_EXCERPT TO READ_.
__________________________________________________
Orbital characteristics
- Apastron: 1.138 AU (170,200,000 km)
- Periastron: 0.654 AU (97,800,000 km)
- Semi-major axis: 0.896^{+0.019} _{−0.015} AU
- Eccentricity: 0.27 ± 0.07
- Orbital period (sidereal): 279.8 ± 0.1 d 0.7660 y
- Average orbital speed: 35.0
- Time of periastron: 3390.7 ± 0.7
- Argument of periastron: 301 ± 8
- Star: HD 205739

= HD 205739 b =

Extrasolar planet in the constellation Piscis Austrinus

HD 205739 b is an extrasolar planet located approximately 350 light-years away. The planet HD 205739 b is named Samagiya. The name was selected in the NameExoWorlds campaign by Sri Lanka, during the 100th anniversary of the IAU. Samagiya means togetherness and unity in the Sinhalese language.
__________________________________________________
_DATA EXCERPTS_.
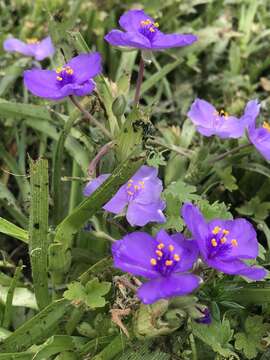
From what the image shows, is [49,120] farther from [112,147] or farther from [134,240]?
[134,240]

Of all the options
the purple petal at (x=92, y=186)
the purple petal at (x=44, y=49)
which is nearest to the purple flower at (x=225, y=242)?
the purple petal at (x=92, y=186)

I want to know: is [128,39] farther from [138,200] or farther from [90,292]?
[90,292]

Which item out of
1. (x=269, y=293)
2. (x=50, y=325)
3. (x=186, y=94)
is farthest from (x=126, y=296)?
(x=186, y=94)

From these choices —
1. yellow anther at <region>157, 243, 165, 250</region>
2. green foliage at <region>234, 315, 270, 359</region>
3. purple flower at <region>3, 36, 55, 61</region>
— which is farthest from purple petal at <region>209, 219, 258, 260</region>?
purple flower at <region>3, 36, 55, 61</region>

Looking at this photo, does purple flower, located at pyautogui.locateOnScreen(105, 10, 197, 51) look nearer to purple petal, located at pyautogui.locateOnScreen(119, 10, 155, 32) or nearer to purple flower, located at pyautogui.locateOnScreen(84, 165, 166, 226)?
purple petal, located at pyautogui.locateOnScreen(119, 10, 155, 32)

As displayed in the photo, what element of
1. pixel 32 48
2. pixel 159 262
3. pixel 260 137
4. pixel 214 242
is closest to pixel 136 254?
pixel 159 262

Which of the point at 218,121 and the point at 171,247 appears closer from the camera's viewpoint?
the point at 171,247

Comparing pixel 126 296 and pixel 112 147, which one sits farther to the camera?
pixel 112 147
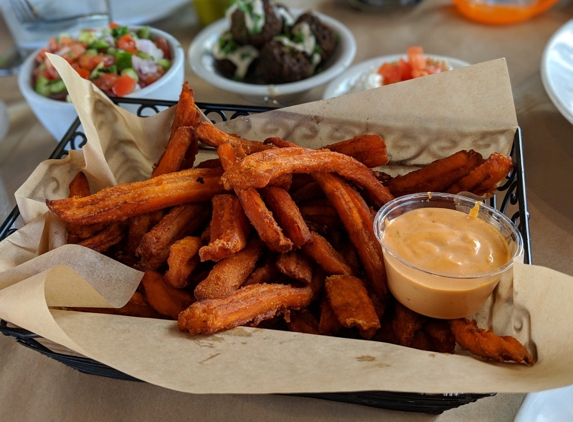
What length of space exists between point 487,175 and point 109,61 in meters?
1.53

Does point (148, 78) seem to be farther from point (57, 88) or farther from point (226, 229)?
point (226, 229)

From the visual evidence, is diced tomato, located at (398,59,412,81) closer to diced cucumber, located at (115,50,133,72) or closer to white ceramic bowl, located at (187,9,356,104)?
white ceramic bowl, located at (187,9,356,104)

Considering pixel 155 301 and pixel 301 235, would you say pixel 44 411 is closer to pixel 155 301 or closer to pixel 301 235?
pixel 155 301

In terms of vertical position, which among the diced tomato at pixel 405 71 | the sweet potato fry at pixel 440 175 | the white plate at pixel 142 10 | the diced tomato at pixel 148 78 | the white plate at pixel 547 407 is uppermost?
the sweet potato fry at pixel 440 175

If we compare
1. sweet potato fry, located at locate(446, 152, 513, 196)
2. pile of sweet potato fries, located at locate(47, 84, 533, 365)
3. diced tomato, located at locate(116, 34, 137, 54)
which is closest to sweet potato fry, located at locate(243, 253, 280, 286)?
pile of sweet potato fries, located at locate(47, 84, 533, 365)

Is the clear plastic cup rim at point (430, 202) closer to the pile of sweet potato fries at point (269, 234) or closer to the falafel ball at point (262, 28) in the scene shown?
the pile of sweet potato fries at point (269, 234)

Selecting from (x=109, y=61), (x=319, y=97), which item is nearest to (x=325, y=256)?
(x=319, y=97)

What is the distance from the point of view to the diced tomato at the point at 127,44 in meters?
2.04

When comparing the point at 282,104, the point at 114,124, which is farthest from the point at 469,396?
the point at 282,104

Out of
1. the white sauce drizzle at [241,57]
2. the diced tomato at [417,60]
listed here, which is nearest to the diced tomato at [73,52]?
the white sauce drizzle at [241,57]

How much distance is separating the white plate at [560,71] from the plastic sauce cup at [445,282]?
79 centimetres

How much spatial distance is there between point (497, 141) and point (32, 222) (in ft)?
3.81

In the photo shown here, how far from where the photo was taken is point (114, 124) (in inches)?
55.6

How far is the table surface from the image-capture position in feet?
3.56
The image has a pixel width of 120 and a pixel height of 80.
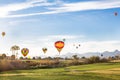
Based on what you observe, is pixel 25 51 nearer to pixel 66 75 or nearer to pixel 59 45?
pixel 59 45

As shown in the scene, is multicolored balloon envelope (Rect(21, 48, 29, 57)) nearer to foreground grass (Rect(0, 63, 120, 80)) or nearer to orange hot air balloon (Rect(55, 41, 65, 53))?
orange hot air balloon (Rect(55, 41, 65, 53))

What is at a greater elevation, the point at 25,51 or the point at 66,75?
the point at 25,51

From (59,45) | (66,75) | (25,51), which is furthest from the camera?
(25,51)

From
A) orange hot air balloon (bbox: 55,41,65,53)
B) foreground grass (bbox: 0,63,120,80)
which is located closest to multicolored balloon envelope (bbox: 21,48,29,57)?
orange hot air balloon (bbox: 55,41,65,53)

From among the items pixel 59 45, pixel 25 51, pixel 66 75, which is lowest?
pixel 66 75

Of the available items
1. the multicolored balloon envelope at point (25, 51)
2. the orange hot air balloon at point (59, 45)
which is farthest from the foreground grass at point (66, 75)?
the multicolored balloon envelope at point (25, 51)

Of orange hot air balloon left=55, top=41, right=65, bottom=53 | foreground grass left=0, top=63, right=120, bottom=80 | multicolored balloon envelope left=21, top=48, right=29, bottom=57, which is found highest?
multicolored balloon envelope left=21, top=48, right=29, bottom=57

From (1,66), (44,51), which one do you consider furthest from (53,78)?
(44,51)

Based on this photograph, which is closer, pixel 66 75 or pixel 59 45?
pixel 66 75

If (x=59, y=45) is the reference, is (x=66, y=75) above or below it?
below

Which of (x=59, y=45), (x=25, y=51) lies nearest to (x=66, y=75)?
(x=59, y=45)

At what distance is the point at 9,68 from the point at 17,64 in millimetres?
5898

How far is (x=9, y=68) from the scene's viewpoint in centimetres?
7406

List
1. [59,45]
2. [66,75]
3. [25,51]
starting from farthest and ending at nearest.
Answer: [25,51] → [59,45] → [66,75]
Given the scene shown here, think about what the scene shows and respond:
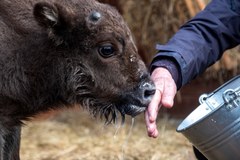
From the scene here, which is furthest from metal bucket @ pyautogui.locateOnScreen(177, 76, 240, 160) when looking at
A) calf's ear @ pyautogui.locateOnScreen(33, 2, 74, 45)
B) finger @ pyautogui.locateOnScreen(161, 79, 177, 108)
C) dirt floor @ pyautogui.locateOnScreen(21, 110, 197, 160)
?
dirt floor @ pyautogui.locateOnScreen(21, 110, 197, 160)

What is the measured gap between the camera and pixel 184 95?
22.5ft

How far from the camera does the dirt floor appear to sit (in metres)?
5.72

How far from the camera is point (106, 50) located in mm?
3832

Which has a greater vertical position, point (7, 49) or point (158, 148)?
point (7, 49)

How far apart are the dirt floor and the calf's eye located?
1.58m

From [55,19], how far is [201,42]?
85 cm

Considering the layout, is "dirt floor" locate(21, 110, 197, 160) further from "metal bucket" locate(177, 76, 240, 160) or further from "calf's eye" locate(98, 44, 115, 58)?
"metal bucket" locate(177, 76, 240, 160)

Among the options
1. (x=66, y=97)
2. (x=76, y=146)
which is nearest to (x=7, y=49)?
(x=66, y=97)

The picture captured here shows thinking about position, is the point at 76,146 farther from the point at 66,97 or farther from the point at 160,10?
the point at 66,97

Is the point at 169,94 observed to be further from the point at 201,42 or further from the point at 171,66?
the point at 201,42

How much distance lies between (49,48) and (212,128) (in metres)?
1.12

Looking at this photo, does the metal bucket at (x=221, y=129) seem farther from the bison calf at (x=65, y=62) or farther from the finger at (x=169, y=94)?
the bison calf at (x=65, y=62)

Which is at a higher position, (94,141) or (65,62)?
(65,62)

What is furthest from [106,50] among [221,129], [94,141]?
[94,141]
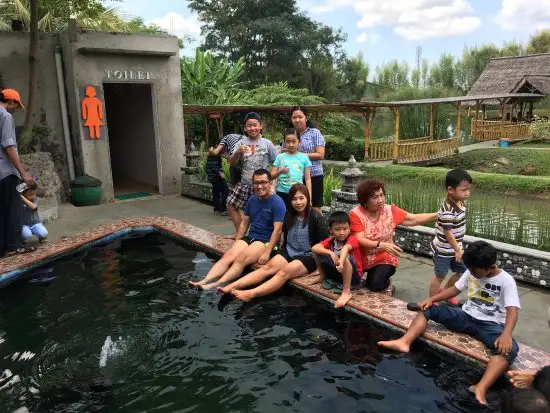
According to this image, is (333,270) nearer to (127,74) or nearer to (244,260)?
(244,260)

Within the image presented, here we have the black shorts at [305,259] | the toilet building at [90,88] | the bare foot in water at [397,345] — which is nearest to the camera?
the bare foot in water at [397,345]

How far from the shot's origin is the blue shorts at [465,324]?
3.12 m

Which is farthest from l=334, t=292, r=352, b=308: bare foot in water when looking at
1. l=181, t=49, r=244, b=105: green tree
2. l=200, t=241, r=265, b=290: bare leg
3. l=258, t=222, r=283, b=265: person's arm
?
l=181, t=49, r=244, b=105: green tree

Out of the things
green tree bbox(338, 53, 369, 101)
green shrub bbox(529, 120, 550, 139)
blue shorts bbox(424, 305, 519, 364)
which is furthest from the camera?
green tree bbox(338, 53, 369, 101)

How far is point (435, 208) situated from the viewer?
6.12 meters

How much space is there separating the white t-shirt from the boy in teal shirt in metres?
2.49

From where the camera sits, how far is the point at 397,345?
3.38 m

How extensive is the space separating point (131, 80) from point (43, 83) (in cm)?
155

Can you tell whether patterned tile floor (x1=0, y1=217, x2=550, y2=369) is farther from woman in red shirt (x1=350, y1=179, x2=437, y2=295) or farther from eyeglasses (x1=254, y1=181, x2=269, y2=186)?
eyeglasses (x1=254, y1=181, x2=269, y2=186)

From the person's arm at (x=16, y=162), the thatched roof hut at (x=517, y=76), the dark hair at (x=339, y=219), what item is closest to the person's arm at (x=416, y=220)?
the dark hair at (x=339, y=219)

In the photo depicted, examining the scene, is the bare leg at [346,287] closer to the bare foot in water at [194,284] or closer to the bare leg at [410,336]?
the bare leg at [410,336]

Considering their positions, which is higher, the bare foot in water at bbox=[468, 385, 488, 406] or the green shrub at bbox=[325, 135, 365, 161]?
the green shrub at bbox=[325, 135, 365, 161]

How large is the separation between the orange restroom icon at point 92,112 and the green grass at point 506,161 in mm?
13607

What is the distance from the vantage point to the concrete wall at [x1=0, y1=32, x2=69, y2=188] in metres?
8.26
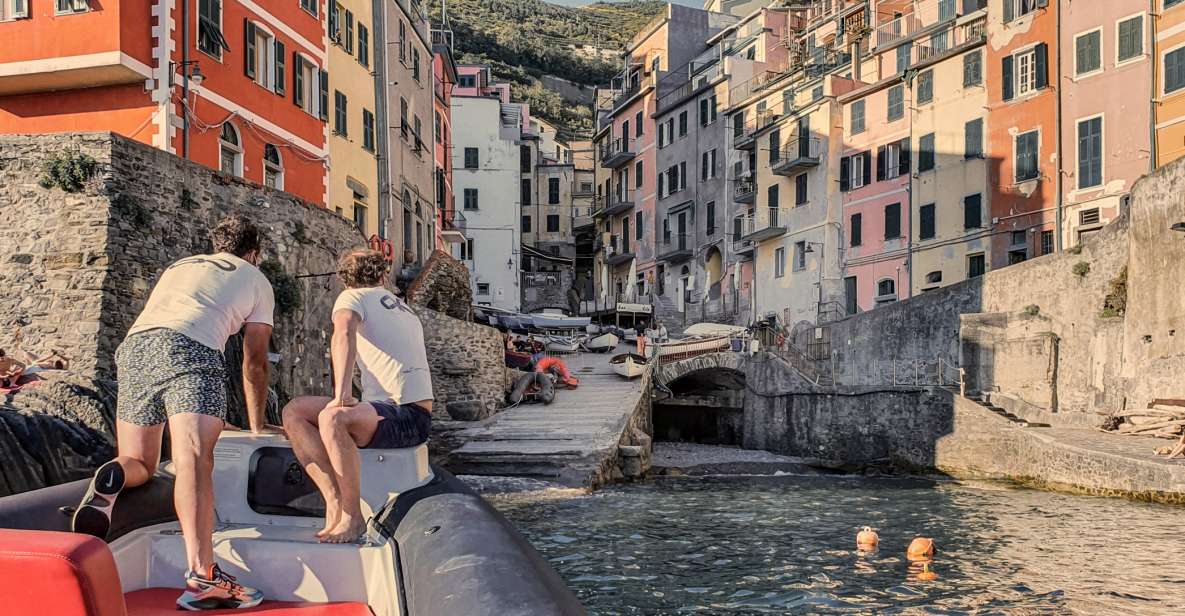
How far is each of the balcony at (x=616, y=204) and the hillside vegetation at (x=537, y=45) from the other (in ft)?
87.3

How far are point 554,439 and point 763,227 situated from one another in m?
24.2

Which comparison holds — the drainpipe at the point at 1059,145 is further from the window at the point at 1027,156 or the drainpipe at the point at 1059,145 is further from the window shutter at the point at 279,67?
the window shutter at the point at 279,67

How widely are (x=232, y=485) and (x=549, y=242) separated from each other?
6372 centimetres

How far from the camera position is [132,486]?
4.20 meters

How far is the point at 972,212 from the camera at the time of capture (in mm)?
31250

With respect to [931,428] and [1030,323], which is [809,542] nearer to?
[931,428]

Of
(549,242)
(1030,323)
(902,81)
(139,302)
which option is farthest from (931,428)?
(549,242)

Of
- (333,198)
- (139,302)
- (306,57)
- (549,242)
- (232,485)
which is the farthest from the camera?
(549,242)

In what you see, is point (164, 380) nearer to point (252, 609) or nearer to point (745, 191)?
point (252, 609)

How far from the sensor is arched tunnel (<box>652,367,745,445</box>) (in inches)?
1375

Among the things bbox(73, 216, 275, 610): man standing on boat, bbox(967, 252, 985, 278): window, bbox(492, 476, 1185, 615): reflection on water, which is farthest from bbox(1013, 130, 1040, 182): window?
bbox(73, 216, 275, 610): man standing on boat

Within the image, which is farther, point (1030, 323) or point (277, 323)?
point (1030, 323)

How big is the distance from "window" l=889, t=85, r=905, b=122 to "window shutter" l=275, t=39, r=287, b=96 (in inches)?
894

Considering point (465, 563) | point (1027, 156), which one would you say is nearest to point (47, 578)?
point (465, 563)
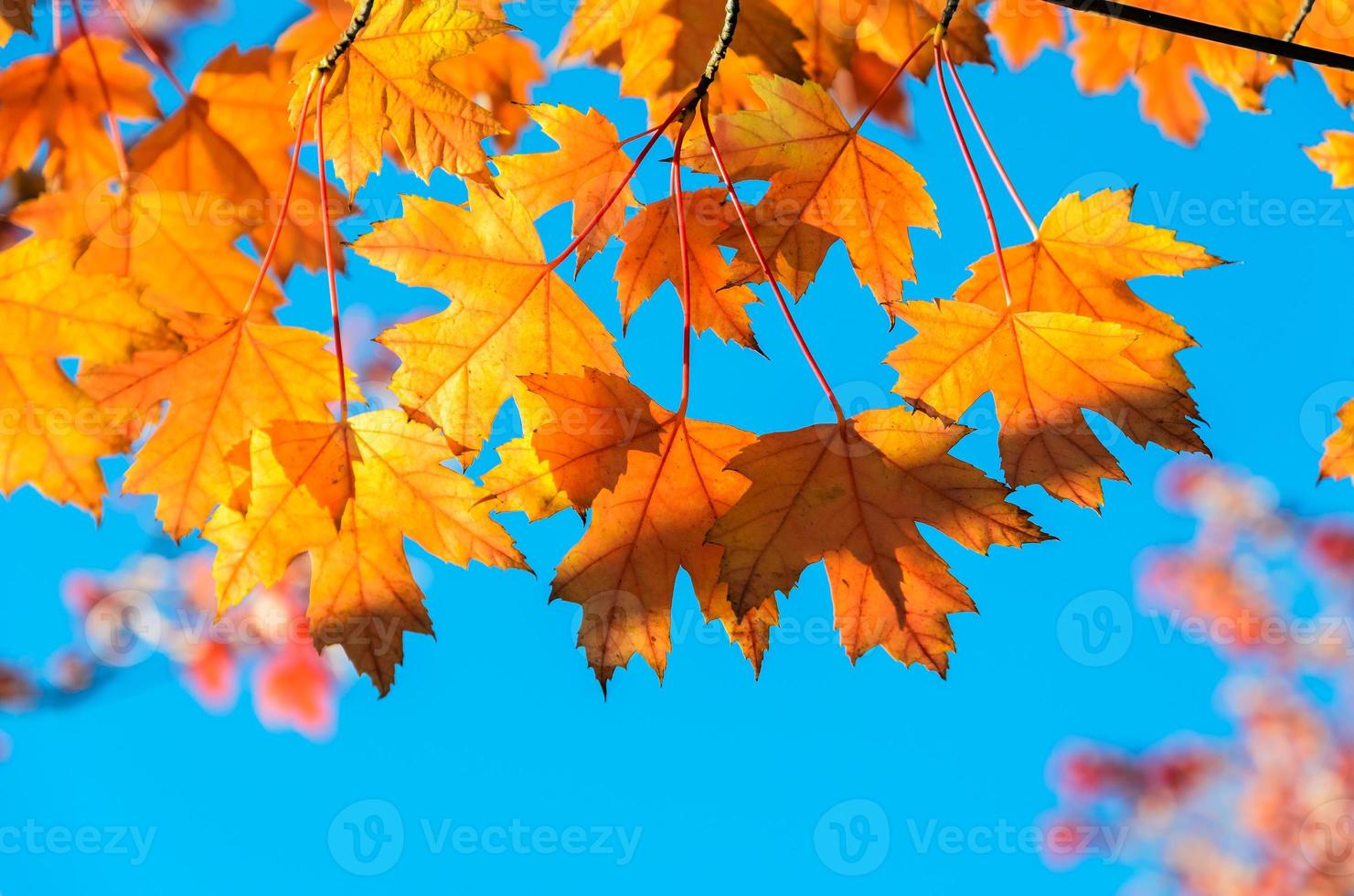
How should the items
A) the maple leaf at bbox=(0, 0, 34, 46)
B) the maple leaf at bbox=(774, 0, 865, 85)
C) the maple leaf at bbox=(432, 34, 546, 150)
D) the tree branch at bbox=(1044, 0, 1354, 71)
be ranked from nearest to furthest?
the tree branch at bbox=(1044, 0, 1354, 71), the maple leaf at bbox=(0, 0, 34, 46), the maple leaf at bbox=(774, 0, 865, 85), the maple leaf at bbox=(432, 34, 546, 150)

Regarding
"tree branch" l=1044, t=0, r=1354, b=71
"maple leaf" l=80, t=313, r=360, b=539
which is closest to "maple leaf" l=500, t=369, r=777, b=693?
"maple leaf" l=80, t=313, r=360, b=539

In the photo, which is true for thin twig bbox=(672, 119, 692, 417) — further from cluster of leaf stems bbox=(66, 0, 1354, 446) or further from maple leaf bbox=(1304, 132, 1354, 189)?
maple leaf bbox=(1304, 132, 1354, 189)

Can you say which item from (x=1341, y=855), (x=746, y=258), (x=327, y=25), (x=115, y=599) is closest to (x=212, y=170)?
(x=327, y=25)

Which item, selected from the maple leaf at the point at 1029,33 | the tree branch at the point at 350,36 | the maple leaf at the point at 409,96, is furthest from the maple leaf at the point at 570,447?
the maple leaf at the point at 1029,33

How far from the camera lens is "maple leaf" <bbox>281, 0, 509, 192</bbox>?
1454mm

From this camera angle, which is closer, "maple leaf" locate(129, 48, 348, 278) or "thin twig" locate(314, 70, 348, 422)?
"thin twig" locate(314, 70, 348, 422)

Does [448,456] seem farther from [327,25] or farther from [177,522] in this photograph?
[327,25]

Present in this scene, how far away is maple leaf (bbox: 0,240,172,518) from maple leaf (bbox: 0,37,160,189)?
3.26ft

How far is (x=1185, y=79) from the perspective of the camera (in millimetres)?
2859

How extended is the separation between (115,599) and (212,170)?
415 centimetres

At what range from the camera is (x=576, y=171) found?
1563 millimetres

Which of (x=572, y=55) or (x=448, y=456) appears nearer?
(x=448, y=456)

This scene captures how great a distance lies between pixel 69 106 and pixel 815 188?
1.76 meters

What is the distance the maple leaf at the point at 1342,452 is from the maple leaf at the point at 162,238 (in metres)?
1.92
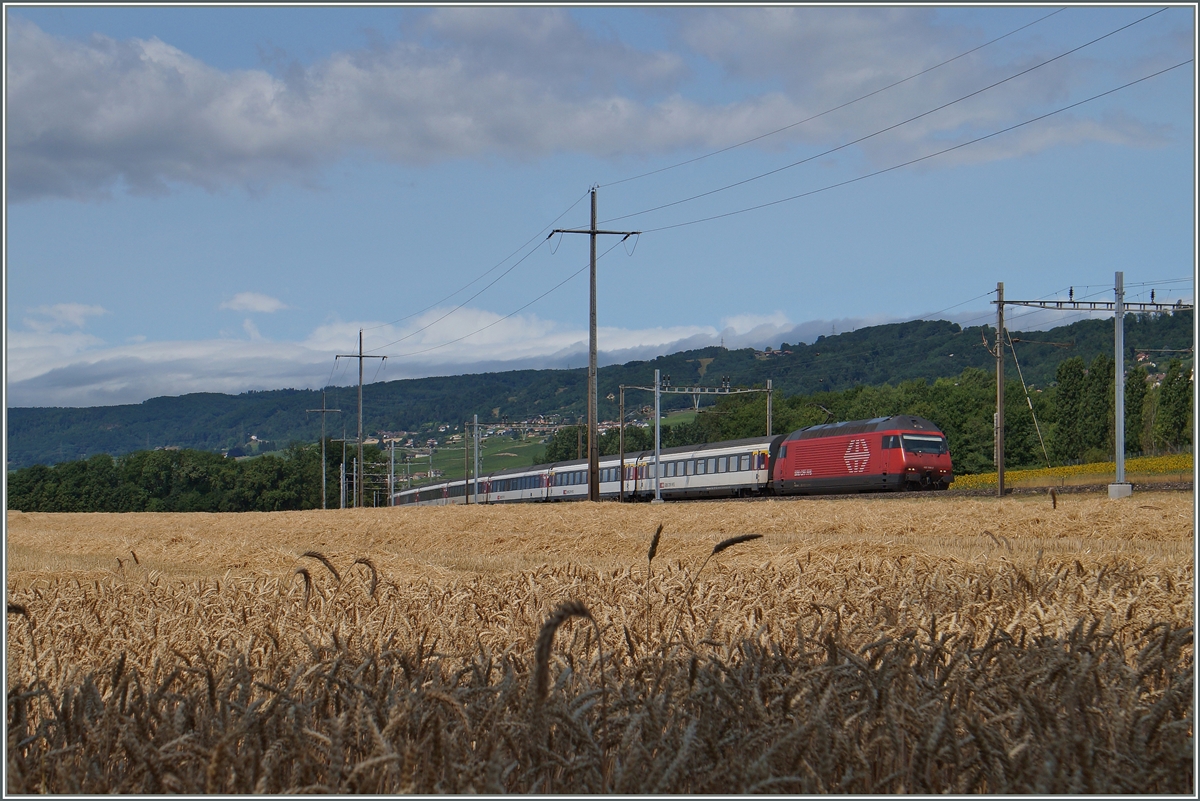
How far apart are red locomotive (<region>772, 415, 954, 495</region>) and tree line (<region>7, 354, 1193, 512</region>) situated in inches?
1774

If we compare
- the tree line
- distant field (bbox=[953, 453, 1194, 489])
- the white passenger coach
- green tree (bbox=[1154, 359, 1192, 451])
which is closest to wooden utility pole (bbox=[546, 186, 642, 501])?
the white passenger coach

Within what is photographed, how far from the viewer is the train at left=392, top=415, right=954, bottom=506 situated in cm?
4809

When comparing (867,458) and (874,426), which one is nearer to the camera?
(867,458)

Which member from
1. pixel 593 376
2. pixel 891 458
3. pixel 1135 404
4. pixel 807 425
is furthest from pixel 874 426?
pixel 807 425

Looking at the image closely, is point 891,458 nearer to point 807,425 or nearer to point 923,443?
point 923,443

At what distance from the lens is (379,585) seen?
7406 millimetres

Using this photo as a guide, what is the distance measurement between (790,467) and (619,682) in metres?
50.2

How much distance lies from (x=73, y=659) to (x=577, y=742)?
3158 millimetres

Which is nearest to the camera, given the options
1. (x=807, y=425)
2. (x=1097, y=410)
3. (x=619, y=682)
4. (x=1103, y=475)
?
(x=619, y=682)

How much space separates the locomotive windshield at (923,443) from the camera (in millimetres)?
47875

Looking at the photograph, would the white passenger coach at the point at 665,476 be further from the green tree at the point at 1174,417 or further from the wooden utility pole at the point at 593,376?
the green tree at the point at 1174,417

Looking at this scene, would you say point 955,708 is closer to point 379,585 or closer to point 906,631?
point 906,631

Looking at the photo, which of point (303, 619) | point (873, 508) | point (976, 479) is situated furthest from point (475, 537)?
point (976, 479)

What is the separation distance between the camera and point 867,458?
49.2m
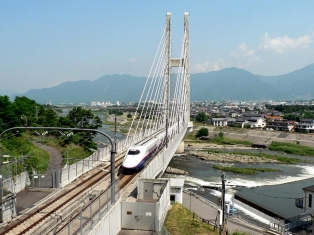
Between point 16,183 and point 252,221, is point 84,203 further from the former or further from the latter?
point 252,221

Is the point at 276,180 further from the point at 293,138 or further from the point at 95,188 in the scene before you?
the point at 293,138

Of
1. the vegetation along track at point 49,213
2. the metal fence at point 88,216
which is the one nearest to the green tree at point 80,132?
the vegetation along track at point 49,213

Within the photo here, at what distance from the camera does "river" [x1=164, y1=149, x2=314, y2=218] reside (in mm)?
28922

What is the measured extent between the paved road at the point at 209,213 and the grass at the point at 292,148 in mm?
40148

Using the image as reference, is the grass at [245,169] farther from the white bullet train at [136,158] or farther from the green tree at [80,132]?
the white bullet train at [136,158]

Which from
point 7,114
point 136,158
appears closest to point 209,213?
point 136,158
__________________________________________________
_YOUR TASK_. Transcribe the part of the text on HD 205739 b that opens with the words containing "- Periastron: 0.654" and closes with "the Sinhalese language.". The data can be set aside; it is not needed.

_OUTPUT OF THE EXERCISE_.
- Periastron: 0.654 AU (97,800,000 km)
- Semi-major axis: 0.896^{+0.019} _{−0.015} AU
- Eccentricity: 0.27 ± 0.07
- Orbital period (sidereal): 279.8 ± 0.1 d 0.7660 y
- Average orbital speed: 35.0
- Time of periastron: 3390.7 ± 0.7
- Argument of periastron: 301 ± 8
- Star: HD 205739

= HD 205739 b =

Extrasolar planet in the constellation Piscis Austrinus

HD 205739 b is an extrasolar planet located approximately 350 light-years away. The planet HD 205739 b is named Samagiya. The name was selected in the NameExoWorlds campaign by Sri Lanka, during the 100th anniversary of the IAU. Samagiya means togetherness and unity in the Sinhalese language.